● **EXTRACT PROVIDED**
==========

In a 2012 progress report on federal energy initiatives, the Obama administration enthusiastically asserted that it was “jumpstarting” the nuclear industry. It noted that “the Department of Energy issued a conditional commitment for a loan guarantee to support the first US nuclear reactors in more than three decades. The project … will bring two new Westinghouse AP1000 reactors online, supporting 3,500 construction jobs and 800 permanent jobs” (White House, 2012: 12).

The Southern Company is indeed building two new units at its Vogtle nuclear power plant in Georgia, but the administration’s rosy energy report omitted some key context: Those reactors, which likely wouldn’t be financed without a federal loan guarantee, are rare sunbeams in a dismal nuclear power landscape. Because of the nuclear industry’s long history of permitting problems, cost overruns, and construction delays, financial markets have been wary of backing new nuclear construction for decades. The supposed “nuclear renaissance” ballyhooed in the first decade of this century never really materialized.

And then came Fukushima, a disaster that pushed countries around the world to confront the same basic question: Should nuclear power be part of the energy future?

In Japan and many European countries, that question has been the focus of significant public debate and policy making, but in the United States, it has scarcely been broached. The Nuclear Regulatory Commission (NRC) has responded—and doubtless will continue to respond—to safety issues raised by the Fukushima accident. The overall US approach to nuclear power, however, remains roughly what it has been for decades. And that business-as-usual approach is exactly what could produce a US nuclear phase-out, former NRC Commissioner Peter A. Bradford writes in his engaging and somewhat counterintuitive essay, “How to close the US nuclear industry: Do nothing.”

==========

● **RECORDED DATA**

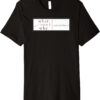 2022 What Wear Why Premium T-Shirt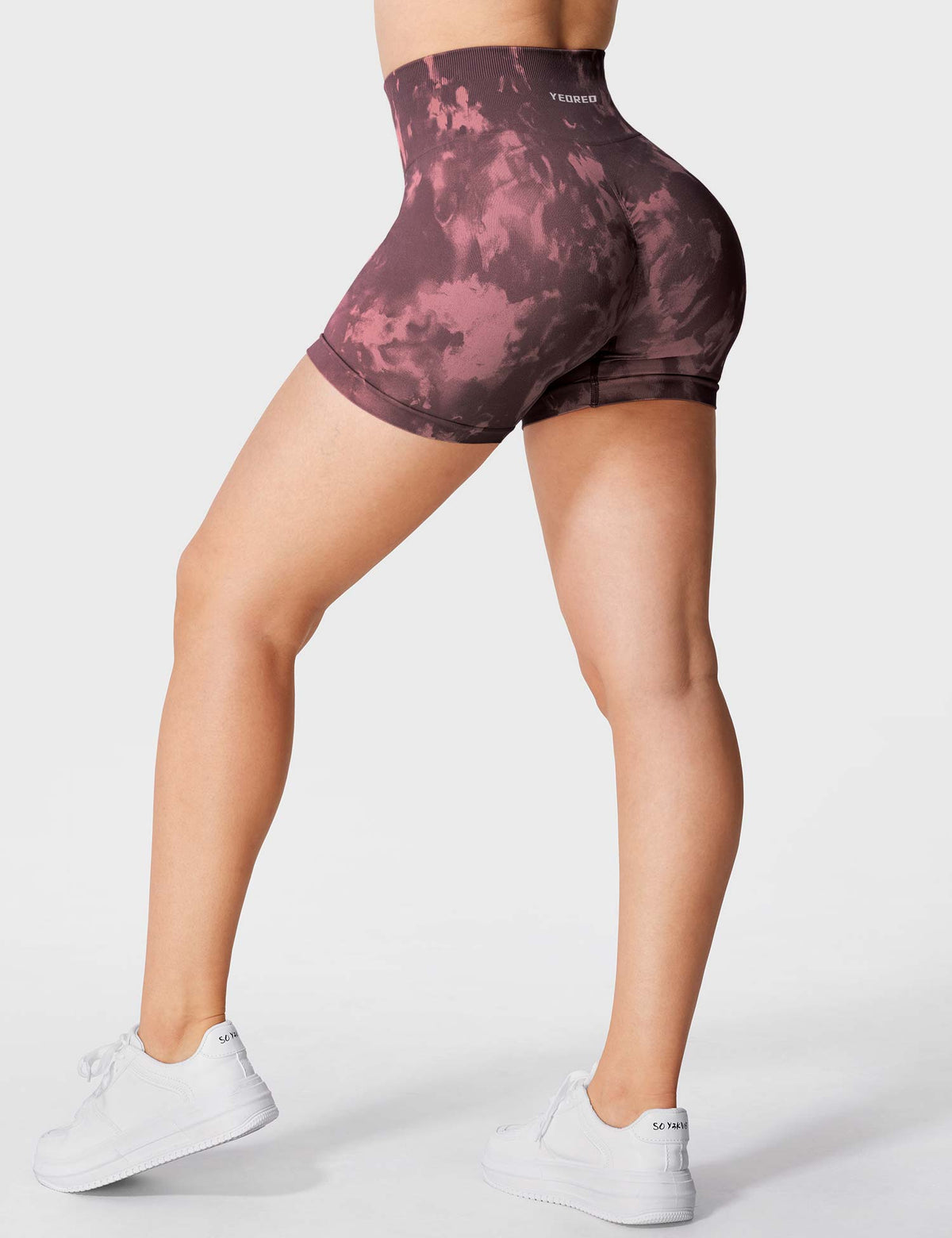 Legging / Short sans coutures Print Jada - AERLO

==========

● **EXERCISE GOAL**
Please extract the passage above on US nuclear power after Fukushima in full, word for word, leaving out the data.

● **WRITTEN ANSWER**
In a 2012 progress report on federal energy initiatives, the Obama administration enthusiastically asserted that it was “jumpstarting” the nuclear industry. It noted that “the Department of Energy issued a conditional commitment for a loan guarantee to support the first US nuclear reactors in more than three decades. The project … will bring two new Westinghouse AP1000 reactors online, supporting 3,500 construction jobs and 800 permanent jobs” (White House, 2012: 12).

The Southern Company is indeed building two new units at its Vogtle nuclear power plant in Georgia, but the administration’s rosy energy report omitted some key context: Those reactors, which likely wouldn’t be financed without a federal loan guarantee, are rare sunbeams in a dismal nuclear power landscape. Because of the nuclear industry’s long history of permitting problems, cost overruns, and construction delays, financial markets have been wary of backing new nuclear construction for decades. The supposed “nuclear renaissance” ballyhooed in the first decade of this century never really materialized.

And then came Fukushima, a disaster that pushed countries around the world to confront the same basic question: Should nuclear power be part of the energy future?

In Japan and many European countries, that question has been the focus of significant public debate and policy making, but in the United States, it has scarcely been broached. The Nuclear Regulatory Commission (NRC) has responded—and doubtless will continue to respond—to safety issues raised by the Fukushima accident. The overall US approach to nuclear power, however, remains roughly what it has been for decades. And that business-as-usual approach is exactly what could produce a US nuclear phase-out, former NRC Commissioner Peter A. Bradford writes in his engaging and somewhat counterintuitive essay, “How to close the US nuclear industry: Do nothing.”